Developers, Marmite & discreet objects


DataStax’s McFadin: “Yeah right, British food sure has improved, pass the Marmite.”

So why should developers think about Marmite today? Well, today’s applications have more data available to them, as well as creating more data that can be stored over time. Tools like Hadoop have made it easier to store those huge amounts of data over time, while cloud services from Amazon, Google and Microsoft have reduced the cost of storing data too.

So why do I argue that data should be treated more like Marmite i.e spread thinly?

One of the answers is latency. For cloud applications that can be accessed from anywhere, having all your data physically located in one geographic location can contribute to increased response times. Distributing data across multiple locations – now much simpler with cloud – can put data closer to end users, thus cutting out distance latency.

This approach works well with most data types – however, graph data is an exception to this. Graph data concentrates on the relationships that might exist between discrete objects and makes it easier to model those relationships in order to create valuable insights. Looking at links between objects – often termed edges – it’s possible to spot patterns much more easily than when using other methods of data modelling and management.

As more cloud applications look to solve business challenges around topics like fraud detection, social networking, buyer behaviour analysis or personalisation of services, the potential role of graph data grows too. For example, if I like Marmite, what else might I like?

However, that graph implementation has to be distributed in approach too. Previously, that was difficult to achieve at scale.

Today, more options for running distributed graph database implementations are available. This geographic spread of data – whether it is held in document store, column or graph database format – means that developers can help those applications to scale faster without having to sacrifice ease of management over time.

Turning chaos into order

Alongside this ability to distribute data, another area where developers have to consider their approach to data is around populating the app with data. For Internet of Things (IoT) applications, this is particularly obvious as there is sensor data to deal with from hundreds or potentially thousands of devices, or millions if you believe the predictions from Gartner et al. All of those devices have the potential to create and send data back to a central application.

So, what can you do with all of that data?

It has to be processed sequentially in order to be accurate and valuable. With so many small transactions or updates coming through, managing this can be extremely difficult, especially when working with an app infrastructure that can be distributed.

To overcome this, streaming messaging platforms can be used. This might look like a point of centralisation, but tools like Apache Kafka can take a distributed approach to delivering streams of data. When you link this to a distributed processing and storage, you can then design for full fault-tolerance across the application.

This approach is useful when looking at real-time services – where applications have to take data and then perform analytic functions close to the transaction taking place. A recommendation engine would be a good example here, as would fraud detection.
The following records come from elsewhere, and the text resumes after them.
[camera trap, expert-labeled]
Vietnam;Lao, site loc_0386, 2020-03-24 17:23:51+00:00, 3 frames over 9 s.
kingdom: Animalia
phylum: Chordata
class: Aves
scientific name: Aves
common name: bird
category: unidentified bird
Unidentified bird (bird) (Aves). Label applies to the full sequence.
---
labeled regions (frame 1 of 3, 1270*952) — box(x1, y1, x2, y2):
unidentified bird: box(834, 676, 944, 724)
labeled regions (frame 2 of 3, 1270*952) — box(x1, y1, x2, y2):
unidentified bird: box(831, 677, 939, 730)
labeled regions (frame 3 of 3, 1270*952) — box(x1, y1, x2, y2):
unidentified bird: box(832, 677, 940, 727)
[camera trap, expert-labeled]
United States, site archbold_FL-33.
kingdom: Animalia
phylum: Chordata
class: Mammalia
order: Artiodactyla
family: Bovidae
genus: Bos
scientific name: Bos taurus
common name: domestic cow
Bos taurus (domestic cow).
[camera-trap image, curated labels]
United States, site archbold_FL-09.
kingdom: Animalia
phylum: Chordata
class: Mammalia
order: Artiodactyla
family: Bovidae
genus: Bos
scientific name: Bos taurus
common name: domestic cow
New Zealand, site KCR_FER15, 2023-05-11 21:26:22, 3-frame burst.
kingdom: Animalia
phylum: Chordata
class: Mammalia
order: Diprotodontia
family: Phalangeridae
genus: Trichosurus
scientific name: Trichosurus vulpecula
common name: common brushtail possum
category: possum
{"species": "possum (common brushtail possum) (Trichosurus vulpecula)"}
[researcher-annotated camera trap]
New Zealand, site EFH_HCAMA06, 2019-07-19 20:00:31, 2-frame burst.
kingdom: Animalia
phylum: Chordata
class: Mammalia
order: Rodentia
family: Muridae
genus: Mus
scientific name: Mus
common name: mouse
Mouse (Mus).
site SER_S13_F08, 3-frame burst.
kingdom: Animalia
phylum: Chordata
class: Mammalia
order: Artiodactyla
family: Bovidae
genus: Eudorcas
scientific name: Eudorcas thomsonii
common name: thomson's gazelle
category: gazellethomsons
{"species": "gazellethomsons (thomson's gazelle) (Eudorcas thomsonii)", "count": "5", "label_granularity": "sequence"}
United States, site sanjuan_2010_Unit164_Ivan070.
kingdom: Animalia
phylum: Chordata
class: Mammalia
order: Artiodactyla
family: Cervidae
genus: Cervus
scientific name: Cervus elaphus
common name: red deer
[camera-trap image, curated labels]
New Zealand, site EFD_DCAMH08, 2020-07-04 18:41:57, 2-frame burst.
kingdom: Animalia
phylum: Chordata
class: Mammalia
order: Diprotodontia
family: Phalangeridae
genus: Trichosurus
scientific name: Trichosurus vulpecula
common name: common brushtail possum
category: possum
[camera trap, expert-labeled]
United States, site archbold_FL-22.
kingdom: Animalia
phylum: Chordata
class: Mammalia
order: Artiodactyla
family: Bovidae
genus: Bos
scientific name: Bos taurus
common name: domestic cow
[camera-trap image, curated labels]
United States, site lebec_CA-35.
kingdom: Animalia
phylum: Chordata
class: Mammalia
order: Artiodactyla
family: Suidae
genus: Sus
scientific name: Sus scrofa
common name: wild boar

Testing times for distributed applications

As developers look at building new cloud applications based on these different approaches to handling data, there is one potential issue that can arise. The move to distributed computing – whether it’s using more public cloud, NoSQL databases, streaming data or a mix of all of them – does mean looking at the testing phase differently. A lot of the existing testing processes and collaboration steps that exist across the software creation process have traditional software products in mind.

Instead, application requests can run on multiple sections of the stack that is put together. It’s therefore critical to rethink testing processes so that the right effort can be spent on running tests. This includes looking at performance and failure modes across all the locations that the application might be hosted at.

Alongside this, looking at how data is managed in these distributed environments in practice can help avoid some of the issues that can crop up around data being saved and accessed in multiple locations.

Marmite, so good it now comes in lipsalve form

Marmite, so good it now comes in lip-salve form

One step to take is to make the testing and monitoring distributed as well. While producing a load on your systems, create random failures in the application stack. Understand how it fails or recovers and use that data to harden your systems. Alongside this, integrating distributed monitoring tools such as Zipkin can help ensure that you have visibility from test to production.

Taken together, there are many potential opportunities to make use of new and open source components within cloud applications based on distributed computing models. However, turning this potential into production-ready services that can scale requires forward planning, experience in how to design data schema and thoughts on how to put these applications together in the ways that suit both the end users and the developer.

In order to make the most of these new data models, building up skills will be essential. Getting more experience with NoSQL and streaming – unlike Marmite – is one area where you can’t get enough of a good thing.